Hal Colebatch
conducted by Toni Weisskopf
 
September 2005

Australian Hal Colebatch is a writer, journalist, editor and lawyer. He not only writes stories for Larry Niven's Man-Kzin Wars series (including several in Man-Kzin Wars XI coming out in October 2006), but also poetry, nonfiction and political commentary. He was awarded the Australian Centenary Medal in 2003 for services to writing, poetry, the law and political commentary.

He has been admitted to practice in the Supreme Court of Western Australia and the High Court of Western Australia as a barrister and solicitor and admits, finding time for writing "is sometimes difficult."

He got started writing early, and his parents started him off on the right foot. "When I was a small child my parents and grandparents read to me, gave me books, and made sure I loved literature and stories. They read to me, and encouraged me to read, all sorts of things--poetry, science, the classics ... I really began to think of myself as a 'writer' in my final year at Leederville Technical School, when I met others who were interested (also girls I wanted to impress! I was quite a good basketballer but basketball wasn't big-time where I was, so I had to do something). I then began work as a cadet reporter on the local paper. I began to get poetry published in various literary magazines, and built up from that. I am glad I did not go straight to University. Early influences included Kipling, Evelyn Waugh, G. K. Chesterton, H. G. Wells, Arthur Ransome. Later William Golding, Tolkien, Poul Anderson, C.S. Lewis ... but the list goes on and on. Of course, there can be a difference between a writer one admires greatly and a writer who influences one."

Among that list of greats, Colebatch also read some science fiction early including, H.G. Wells' "The Time Machine as a young teenager, certainly." " The first Larry Niven story I read was The Soft Weapon."

Even though he is well published in other fields he likes writing science fiction for several reasons. "I enjoy writing novellas, long short stories. SF seems the only market for them now. I think in SF you can do everything you can in a mainstream novel, and more.

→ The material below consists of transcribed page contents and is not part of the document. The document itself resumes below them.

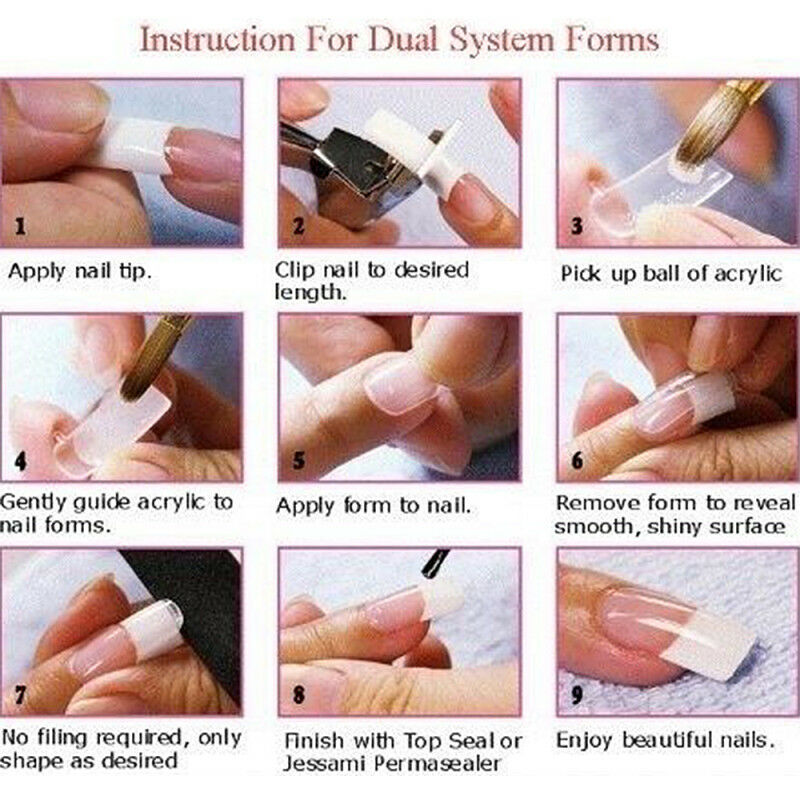 Instruction For Dual System Forms

1

Apply nail tip.

2

Clip nail to desired length.

3

Pick up ball of acrylic

4

Gently guide acrylic to nail forms.

5

Apply form to nail.

6

Remove form to reveal smooth, shiny surface

7

No filing required, only shape as desired

8

Finish with Top Seal or Jessami Permasealer

9

Enjoy beautiful nails.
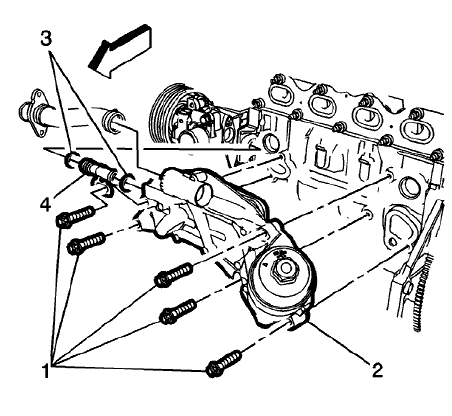 3
4
1
2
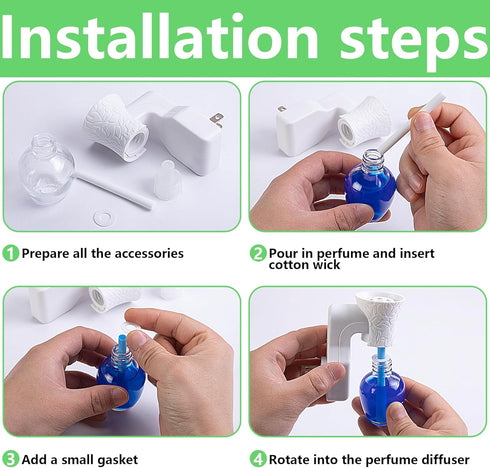 Installation steps

1 Prepare all the accessories

2 Pour in perfume and insert cotton wick

3 Add a small gasket

4 Rotate into the perfume diffuser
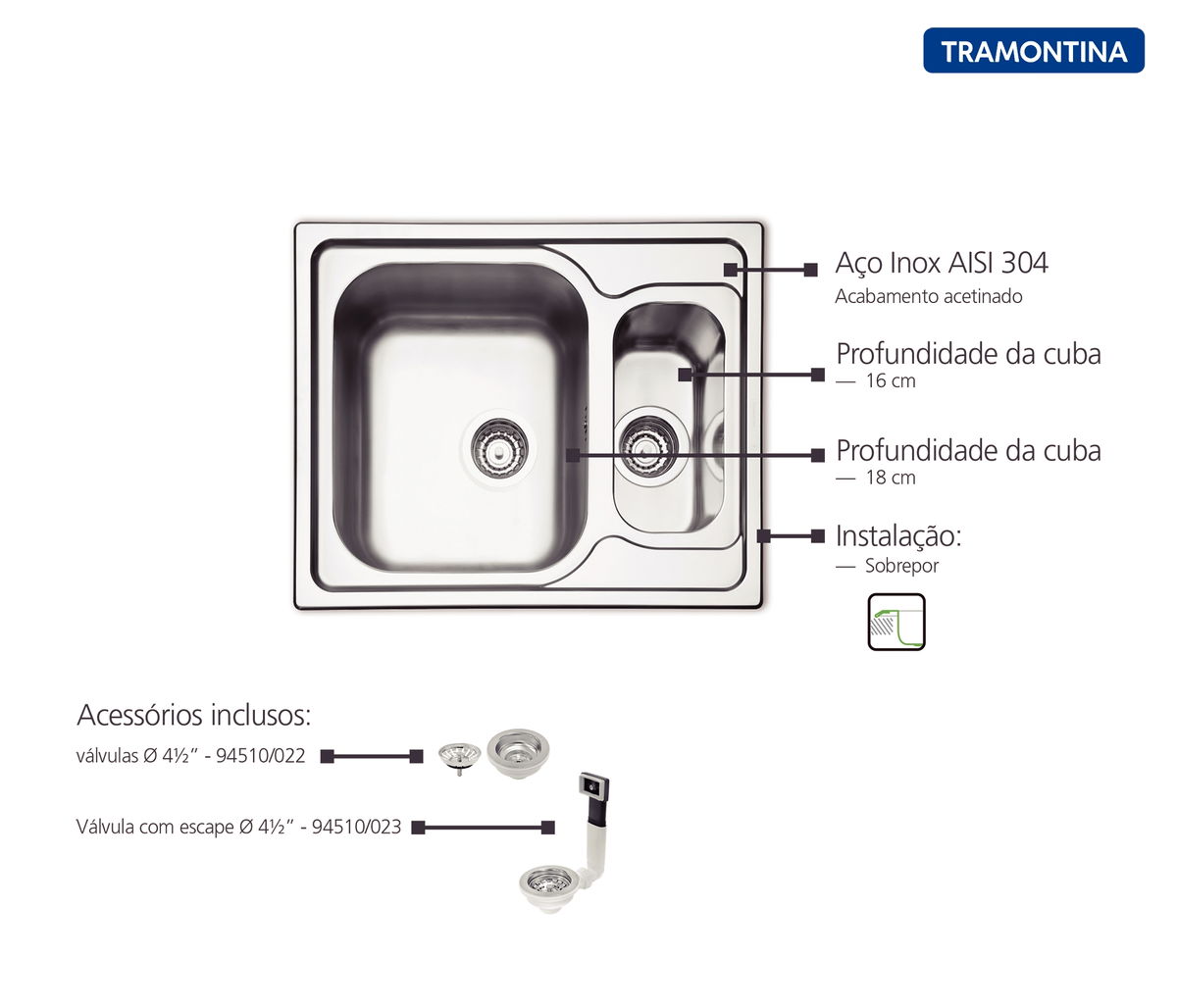 TRAMONTINA

Aço Inox AISI 304
Acabamento acetinado

Profundidade da cuba
— 16 cm

Profundidade da cuba
— 18 cm

Instalação:
— Sobrepor

Acessórios inclusos:
válvulas Ø 4½" - 94510/022

Válvula com escape Ø 4½" - 94510/023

Also, I think it's the most alive literature today: go into an SF-Fantasy bookshop or convention, and you find knowledgeable, enthusiastic people who are having a literary experience--you don't get that with much so-called 'mainstream' literature now.

SF also seems to be a very good means of taking on deconstructionism, post-modernism, political correctness and suchlike contemporary plagues. It allows you to deal with themes which, because of political correctness and postmodernism, simply wouldn't get published in mainstream fiction today, and to deal with genuinely thought-provoking ideas, while not necessarily losing anything in the way of character, plot and style."

As you would expect, Colebatch's list of favorite nonfiction is long and varied. "Probably still those listed above as early influences, plus many more, too many to list--Berkley Mather is one and, most of all, Michael Wharton (the London Daily Telegraph columnist "Peter Simple"). Among poets, Douglas Stewart, James McAuley, A. D. Hope, Les Murray, Lee Knowles and Peter Kocan--all these are Australian. Among nonfiction writers, Edmund Burke and Adam Smith. P. J. O'Rourke. Mark Steyn. Many political writers and philosophers of the anti-totalitarian kind."

In discussing his own work in the Man-Kzin Wars, Colebatch admits that he particularly likes "Dimity and Vaemar, and Leonie and Raargh as partnerships. I guess Vaemar is my favorite." He sees "Dimity [as] a beautiful blonde, like Shelley Long in Cheers, or perhaps like Eowyn in the Peter Jackson movie of The Lord of the Rings. Leonie is like Arwen in LOTR but with light-brown hair." And Vaemar, of course, is a kzin - hard to find good casting for that right now.

For Colebatch the best part of writing in Larry Niven's Man-Kzin Wars Known Space is "Standing on the shoulders of giants--Larry himelf, of course, Poul Anderson, Steve Stirling, Jerry Pournelle etc." Even though he is writing in a universe created by other writers, he finds "liberated Wunderland is my favorite part of the playground and I certainly don't feel constrained there."

Colebatch has more practical experience with politics than most writers and that certainly has influenced his fiction. "I think all experiences a writer has to help with writing. My father and maternal grandfather were both politicians -- my father was briefly Premier of Western Australia, an Australian Senator and for about 10 years West Australian Agent-General (i.e. ambassador) to London and Europe. I have recently published a biography of him, Steadfast Knight. (He was actually knighted but the title is a reference to the fact he was also a chess champion.) He was an old man when I was born, so I had little practical experience through him or his contemporaries, but reading his speeches and other writings, I have picked up a bit. I worked for two years at the Australian Institute for Public Policy as editor of a series of booklets on social and political issues and I have worked on the staff of a couple of Australian Federal Ministers. I think the most important thing I've picked up from all this is that if you don't have a good understanding of economics, trade and political economy, your whole understanding of the world will be handicapped, and certainly your writing."